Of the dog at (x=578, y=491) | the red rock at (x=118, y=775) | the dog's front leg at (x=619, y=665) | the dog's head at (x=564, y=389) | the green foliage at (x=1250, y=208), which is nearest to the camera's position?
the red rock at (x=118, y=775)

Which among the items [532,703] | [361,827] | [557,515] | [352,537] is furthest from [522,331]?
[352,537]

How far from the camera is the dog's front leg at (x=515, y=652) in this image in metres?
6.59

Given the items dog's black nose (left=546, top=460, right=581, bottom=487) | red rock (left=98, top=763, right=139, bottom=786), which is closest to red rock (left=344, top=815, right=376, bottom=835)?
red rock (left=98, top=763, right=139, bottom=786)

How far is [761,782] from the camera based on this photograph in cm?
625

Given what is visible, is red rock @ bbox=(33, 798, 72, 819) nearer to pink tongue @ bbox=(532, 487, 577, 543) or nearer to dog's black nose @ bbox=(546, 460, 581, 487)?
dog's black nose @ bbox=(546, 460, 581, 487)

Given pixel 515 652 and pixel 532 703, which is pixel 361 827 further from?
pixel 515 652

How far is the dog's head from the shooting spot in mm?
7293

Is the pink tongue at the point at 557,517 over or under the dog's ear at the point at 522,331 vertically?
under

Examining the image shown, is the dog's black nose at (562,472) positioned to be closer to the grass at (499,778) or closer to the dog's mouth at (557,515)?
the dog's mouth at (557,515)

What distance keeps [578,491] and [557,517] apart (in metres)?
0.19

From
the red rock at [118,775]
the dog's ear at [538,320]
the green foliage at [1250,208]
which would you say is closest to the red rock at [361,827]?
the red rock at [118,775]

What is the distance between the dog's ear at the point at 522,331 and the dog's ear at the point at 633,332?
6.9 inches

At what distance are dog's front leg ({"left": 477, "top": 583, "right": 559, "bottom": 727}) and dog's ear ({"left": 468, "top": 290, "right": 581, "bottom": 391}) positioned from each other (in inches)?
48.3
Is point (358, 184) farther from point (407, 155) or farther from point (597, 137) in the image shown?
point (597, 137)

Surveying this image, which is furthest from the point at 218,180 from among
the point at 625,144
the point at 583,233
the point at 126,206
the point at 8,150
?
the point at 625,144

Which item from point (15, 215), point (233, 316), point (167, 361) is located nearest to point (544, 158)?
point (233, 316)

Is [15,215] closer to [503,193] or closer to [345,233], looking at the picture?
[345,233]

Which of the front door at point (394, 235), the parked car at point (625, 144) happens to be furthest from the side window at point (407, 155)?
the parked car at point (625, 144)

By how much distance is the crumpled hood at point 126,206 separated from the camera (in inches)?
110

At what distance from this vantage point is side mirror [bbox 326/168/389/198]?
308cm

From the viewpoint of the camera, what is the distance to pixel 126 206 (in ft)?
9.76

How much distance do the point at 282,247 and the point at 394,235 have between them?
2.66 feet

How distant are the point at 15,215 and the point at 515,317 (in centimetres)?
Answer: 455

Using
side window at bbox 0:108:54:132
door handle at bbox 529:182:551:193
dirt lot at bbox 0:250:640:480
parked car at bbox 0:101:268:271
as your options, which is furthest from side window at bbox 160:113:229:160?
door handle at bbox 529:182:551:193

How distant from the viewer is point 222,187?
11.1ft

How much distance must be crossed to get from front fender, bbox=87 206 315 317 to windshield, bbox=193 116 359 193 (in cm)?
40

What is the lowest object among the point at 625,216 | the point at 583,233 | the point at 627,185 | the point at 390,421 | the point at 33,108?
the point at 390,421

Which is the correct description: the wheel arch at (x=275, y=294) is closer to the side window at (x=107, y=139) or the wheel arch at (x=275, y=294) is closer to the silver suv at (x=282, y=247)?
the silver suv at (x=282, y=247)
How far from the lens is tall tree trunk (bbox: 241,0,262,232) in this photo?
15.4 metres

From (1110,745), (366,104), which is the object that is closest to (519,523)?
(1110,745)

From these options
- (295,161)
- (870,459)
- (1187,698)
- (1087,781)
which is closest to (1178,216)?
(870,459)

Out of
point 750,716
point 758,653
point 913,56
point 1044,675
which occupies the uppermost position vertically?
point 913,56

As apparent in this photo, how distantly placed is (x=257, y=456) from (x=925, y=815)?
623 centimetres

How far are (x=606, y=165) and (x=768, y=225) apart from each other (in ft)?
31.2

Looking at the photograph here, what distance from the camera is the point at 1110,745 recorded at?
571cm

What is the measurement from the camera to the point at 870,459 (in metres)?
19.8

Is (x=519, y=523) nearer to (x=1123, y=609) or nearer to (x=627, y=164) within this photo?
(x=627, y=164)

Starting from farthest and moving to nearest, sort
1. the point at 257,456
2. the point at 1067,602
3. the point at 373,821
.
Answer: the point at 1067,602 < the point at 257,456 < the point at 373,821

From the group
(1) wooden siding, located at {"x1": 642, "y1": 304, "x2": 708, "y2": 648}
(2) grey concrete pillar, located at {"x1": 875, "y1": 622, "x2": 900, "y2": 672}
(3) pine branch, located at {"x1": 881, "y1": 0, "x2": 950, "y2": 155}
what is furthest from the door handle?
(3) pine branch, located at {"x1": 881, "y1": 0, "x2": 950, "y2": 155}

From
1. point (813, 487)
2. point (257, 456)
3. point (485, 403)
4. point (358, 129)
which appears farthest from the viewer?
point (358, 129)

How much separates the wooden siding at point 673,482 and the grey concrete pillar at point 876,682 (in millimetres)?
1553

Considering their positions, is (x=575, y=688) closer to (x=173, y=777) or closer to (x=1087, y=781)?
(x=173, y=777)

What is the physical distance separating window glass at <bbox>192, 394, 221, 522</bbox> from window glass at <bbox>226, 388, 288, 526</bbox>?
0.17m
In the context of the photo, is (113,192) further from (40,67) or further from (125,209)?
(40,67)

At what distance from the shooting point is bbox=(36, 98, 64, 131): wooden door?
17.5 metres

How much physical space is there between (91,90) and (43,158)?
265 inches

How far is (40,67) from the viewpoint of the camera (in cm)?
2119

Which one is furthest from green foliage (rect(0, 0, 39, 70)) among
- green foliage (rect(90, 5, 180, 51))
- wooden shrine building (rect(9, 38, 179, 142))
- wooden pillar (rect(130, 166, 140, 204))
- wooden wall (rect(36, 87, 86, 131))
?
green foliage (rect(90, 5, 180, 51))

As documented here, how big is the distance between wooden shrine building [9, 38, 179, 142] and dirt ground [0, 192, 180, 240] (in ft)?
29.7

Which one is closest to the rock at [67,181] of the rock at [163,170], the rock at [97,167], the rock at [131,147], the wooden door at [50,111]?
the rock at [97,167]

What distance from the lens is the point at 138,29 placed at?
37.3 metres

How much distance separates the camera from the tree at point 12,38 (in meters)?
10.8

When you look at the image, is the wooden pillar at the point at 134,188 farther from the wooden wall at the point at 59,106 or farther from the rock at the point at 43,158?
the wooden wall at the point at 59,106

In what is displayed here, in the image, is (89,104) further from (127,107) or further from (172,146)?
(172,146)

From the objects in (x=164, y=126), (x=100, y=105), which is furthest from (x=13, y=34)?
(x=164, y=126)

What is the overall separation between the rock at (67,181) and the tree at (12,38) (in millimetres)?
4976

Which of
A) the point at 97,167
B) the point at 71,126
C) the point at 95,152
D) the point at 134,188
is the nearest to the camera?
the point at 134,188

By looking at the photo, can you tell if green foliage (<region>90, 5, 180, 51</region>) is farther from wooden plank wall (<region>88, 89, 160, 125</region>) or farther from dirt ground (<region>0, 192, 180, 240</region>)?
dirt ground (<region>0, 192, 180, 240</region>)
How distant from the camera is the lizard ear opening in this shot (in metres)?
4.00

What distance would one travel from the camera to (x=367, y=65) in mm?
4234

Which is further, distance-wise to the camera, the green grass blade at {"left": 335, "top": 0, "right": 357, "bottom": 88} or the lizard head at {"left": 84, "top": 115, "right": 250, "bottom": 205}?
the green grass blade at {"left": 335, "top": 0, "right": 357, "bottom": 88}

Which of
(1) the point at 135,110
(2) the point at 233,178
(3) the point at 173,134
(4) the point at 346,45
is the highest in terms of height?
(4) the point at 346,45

◆ REQUIREMENTS
Rewrite the stretch from the line containing "What is the overall" through the end of the rows, switching "camera" to "viewer" everywhere it occurs and leaving everything else unchanged. Give only those lines.

◆ ANSWER FOR THE TASK
What is the overall separation between the rock at (67,181) and the tree at (12,38) (in millimetres)?
4976

Which of
A) the point at 97,167
B) the point at 71,126
C) the point at 95,152
D) the point at 134,188
is the nearest to the viewer?
the point at 134,188

By looking at the photo, can you tell if green foliage (<region>90, 5, 180, 51</region>) is farther from wooden plank wall (<region>88, 89, 160, 125</region>) or farther from dirt ground (<region>0, 192, 180, 240</region>)?
dirt ground (<region>0, 192, 180, 240</region>)
How distant from the viewer is the lizard ear opening in this shot (in metres)?
4.00

What distance would one travel from the viewer to (x=367, y=65) in mm?
4234

Which is further, distance-wise to the viewer, the green grass blade at {"left": 335, "top": 0, "right": 357, "bottom": 88} or the lizard head at {"left": 84, "top": 115, "right": 250, "bottom": 205}?
the green grass blade at {"left": 335, "top": 0, "right": 357, "bottom": 88}

Which of
(1) the point at 135,110
(2) the point at 233,178
(3) the point at 173,134
(4) the point at 346,45
is the highest in terms of height?
(4) the point at 346,45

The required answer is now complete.